WORKING DATA:

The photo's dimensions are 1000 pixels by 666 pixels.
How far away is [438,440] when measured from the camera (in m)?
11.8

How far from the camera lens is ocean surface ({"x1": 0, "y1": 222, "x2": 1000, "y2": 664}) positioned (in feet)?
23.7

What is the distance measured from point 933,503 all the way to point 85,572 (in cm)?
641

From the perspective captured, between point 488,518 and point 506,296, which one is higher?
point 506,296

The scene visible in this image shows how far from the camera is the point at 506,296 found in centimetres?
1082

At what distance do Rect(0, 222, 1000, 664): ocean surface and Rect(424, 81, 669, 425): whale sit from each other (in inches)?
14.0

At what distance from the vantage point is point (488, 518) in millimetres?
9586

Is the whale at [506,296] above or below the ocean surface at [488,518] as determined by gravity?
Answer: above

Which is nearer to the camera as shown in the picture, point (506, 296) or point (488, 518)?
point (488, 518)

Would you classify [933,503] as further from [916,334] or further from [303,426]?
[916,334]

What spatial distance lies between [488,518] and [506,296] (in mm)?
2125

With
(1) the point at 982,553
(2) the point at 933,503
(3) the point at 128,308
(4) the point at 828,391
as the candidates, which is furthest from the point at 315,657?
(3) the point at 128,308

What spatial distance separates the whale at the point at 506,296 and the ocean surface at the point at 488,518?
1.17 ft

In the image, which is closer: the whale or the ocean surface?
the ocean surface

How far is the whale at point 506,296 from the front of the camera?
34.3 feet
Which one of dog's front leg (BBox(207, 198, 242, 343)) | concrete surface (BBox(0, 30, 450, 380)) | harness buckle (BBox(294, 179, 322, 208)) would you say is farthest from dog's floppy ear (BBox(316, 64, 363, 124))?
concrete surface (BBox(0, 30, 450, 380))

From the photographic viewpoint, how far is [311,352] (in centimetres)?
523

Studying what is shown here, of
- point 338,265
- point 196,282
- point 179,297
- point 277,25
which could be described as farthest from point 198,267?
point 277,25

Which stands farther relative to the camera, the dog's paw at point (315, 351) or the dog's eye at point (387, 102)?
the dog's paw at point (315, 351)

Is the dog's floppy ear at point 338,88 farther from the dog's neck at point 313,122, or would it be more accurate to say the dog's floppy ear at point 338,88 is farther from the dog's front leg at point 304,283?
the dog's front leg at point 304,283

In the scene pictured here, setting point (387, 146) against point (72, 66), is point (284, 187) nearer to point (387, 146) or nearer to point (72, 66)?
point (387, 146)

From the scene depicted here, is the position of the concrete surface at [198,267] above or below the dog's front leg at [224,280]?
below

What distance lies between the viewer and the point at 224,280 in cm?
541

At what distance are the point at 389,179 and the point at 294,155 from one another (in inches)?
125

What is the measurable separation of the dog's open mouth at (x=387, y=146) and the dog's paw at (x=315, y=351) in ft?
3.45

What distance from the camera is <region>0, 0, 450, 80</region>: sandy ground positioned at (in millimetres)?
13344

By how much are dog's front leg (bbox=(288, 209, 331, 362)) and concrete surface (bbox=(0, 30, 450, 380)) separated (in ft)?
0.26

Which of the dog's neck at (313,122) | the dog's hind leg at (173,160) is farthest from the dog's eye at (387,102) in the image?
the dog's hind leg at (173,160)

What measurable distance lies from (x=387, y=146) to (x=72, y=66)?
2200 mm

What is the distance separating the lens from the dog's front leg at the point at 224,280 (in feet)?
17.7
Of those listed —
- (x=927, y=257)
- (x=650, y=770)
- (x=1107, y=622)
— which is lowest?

PROBLEM REQUIREMENTS:
Please copy everything from the line containing "What is the distance separating" down to the end of the rows, swapping "lens" for "camera" and leaving all else unchanged.

TASK SOLUTION:
What is the distance separating the camera from the dog's front leg at the point at 224,280 (in feet)?
17.7
Of those listed —
- (x=927, y=257)
- (x=650, y=770)
- (x=1107, y=622)
— which is lowest?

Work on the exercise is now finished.